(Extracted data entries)
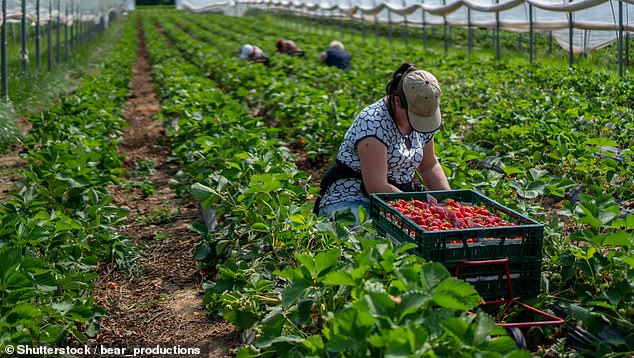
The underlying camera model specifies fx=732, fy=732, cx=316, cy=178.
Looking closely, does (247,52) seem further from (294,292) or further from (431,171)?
(294,292)

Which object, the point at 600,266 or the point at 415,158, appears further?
the point at 415,158

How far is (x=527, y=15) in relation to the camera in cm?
1459

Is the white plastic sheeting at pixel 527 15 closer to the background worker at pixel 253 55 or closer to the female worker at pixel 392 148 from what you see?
the background worker at pixel 253 55

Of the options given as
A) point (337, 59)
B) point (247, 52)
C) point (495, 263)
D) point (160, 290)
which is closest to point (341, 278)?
point (495, 263)

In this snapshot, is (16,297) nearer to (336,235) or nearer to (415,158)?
(336,235)

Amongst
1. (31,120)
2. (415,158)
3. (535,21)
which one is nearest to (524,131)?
(415,158)

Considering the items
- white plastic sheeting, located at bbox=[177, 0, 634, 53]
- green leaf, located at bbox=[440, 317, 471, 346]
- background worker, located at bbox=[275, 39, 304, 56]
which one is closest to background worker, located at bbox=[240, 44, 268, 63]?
background worker, located at bbox=[275, 39, 304, 56]

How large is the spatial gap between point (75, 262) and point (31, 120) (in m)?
3.70

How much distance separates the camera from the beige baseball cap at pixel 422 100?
3633mm

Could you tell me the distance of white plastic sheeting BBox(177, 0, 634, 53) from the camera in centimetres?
1095

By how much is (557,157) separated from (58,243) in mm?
2988

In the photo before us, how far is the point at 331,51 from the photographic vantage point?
13031 mm

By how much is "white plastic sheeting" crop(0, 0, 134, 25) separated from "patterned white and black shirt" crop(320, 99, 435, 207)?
770cm

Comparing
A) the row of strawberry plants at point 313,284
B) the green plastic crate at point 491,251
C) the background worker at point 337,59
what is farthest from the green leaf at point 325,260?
the background worker at point 337,59
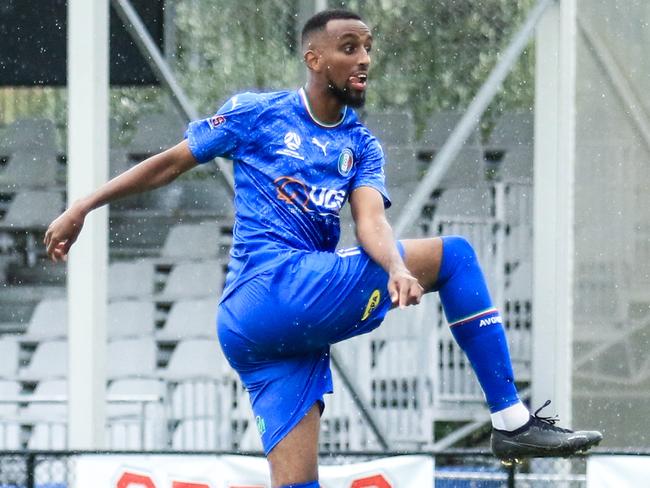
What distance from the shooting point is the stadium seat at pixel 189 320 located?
951cm

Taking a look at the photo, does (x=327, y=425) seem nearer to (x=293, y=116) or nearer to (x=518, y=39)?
(x=518, y=39)

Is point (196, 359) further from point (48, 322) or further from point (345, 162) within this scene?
point (345, 162)

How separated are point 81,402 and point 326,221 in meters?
3.34

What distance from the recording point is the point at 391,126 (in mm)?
10062

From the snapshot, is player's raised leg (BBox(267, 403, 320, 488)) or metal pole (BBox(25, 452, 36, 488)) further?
metal pole (BBox(25, 452, 36, 488))

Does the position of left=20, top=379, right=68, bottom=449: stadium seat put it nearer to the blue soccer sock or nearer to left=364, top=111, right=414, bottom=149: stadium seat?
left=364, top=111, right=414, bottom=149: stadium seat

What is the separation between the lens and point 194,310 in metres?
9.61

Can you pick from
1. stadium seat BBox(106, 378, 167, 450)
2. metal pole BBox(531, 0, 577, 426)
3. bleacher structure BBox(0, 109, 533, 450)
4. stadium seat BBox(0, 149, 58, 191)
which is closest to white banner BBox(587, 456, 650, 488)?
metal pole BBox(531, 0, 577, 426)

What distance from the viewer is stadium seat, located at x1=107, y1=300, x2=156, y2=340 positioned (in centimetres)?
972

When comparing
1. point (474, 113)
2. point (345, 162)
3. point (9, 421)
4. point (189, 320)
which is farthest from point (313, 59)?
point (189, 320)

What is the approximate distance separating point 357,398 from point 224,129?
13.1 ft

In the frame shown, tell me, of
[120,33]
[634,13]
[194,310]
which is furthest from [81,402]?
[120,33]

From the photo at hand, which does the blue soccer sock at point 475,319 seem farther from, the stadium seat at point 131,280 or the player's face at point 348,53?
the stadium seat at point 131,280

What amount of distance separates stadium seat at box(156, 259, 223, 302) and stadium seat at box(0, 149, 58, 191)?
157 centimetres
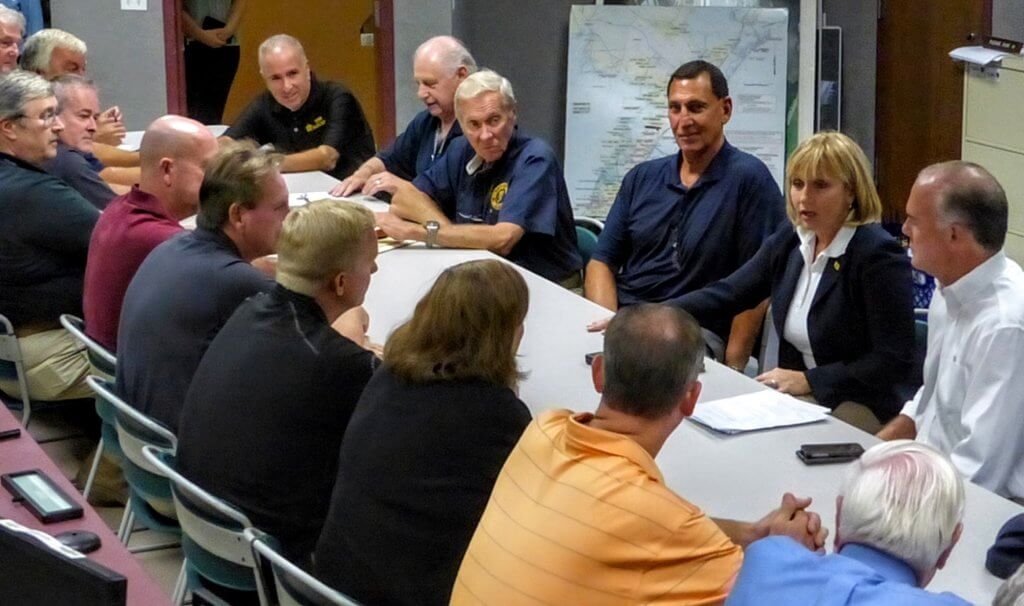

* _Exercise aim_:
Change "white plastic sheeting" to "plastic covering" throughout the data above and give it back with nothing else altered. Leave the pictures out.

* _Result for this task_:
The underlying camera model specifies fx=732, fy=732, cx=316, cy=178.
Looking closely, does (247,52) seem further from (294,292) or further from (431,171)?
(294,292)

Which object, the point at 600,266 or the point at 415,158, appears further?
the point at 415,158

How far is (x=527, y=15) in relation to the camera in cm?
1459

Is the plastic covering at pixel 527 15 closer to the background worker at pixel 253 55 or closer to the female worker at pixel 392 148 from what you see?
the background worker at pixel 253 55

Of the options given as
A) point (337, 59)
B) point (247, 52)
C) point (495, 263)
D) point (160, 290)
which is closest to point (341, 278)?
point (495, 263)

In this snapshot, is (16,297) nearer to (336,235) or nearer to (415,158)?
(336,235)

Amongst
1. (31,120)
2. (415,158)
3. (535,21)
which one is nearest to (524,131)?
(415,158)

Considering the items
- plastic covering, located at bbox=[177, 0, 634, 53]
- green leaf, located at bbox=[440, 317, 471, 346]
- background worker, located at bbox=[275, 39, 304, 56]
which one is closest to background worker, located at bbox=[240, 44, 268, 63]?
background worker, located at bbox=[275, 39, 304, 56]

How large is the spatial gap between point (75, 262) and point (31, 120) (in m)?
3.70

How much distance separates the camera from the beige baseball cap at pixel 422 100?
3633mm

Could you tell me the distance of plastic covering BBox(177, 0, 634, 53) from the camera in centimetres?
1095

By how much is (557,157) separated from (58,243) in mm?
2988

In the photo before us, how far is the point at 331,51 from the photographic vantage point?
13031 mm

By how much is "plastic covering" crop(0, 0, 134, 25) separated from "patterned white and black shirt" crop(320, 99, 435, 207)?
770cm

Comparing
A) the row of strawberry plants at point 313,284
B) the green plastic crate at point 491,251
C) the background worker at point 337,59
what is farthest from the green leaf at point 325,260?
the background worker at point 337,59
What distance from the shooting point is the stadium seat at pixel 189 320 located?
951cm

Taking a look at the photo, does (x=327, y=425) seem nearer to (x=293, y=116) or nearer to (x=518, y=39)?
(x=518, y=39)

Is point (196, 359) further from point (48, 322) or further from point (345, 162) within this scene?
point (345, 162)

How separated are point 81,402 and point 326,221 in meters?
3.34

What distance from the recording point is the point at 391,126 (in mm)?
10062

From the snapshot, is player's raised leg (BBox(267, 403, 320, 488)) or metal pole (BBox(25, 452, 36, 488)) further?
metal pole (BBox(25, 452, 36, 488))

Does the position of left=20, top=379, right=68, bottom=449: stadium seat put it nearer to the blue soccer sock or nearer to left=364, top=111, right=414, bottom=149: stadium seat?
left=364, top=111, right=414, bottom=149: stadium seat

What is the separation between the lens and point 194,310 in metres?
9.61

Can you pick from
1. stadium seat BBox(106, 378, 167, 450)
2. metal pole BBox(531, 0, 577, 426)
3. bleacher structure BBox(0, 109, 533, 450)
4. stadium seat BBox(0, 149, 58, 191)
which is closest to white banner BBox(587, 456, 650, 488)?
metal pole BBox(531, 0, 577, 426)

What distance from the viewer is stadium seat, located at x1=107, y1=300, x2=156, y2=340 positioned (in centimetres)?
972

When comparing
1. point (474, 113)
2. point (345, 162)
3. point (9, 421)
4. point (189, 320)
which is farthest from point (313, 59)?
point (189, 320)

What is the approximate distance separating point 357,398 from point 224,129?
13.1 ft

In the frame shown, tell me, of
[120,33]
[634,13]
[194,310]
which is furthest from [81,402]?
[120,33]

From the photo at hand, which does the blue soccer sock at point 475,319 seem farther from, the stadium seat at point 131,280 or the player's face at point 348,53?
the stadium seat at point 131,280

What amount of distance separates stadium seat at box(156, 259, 223, 302) and stadium seat at box(0, 149, 58, 191)?
157 centimetres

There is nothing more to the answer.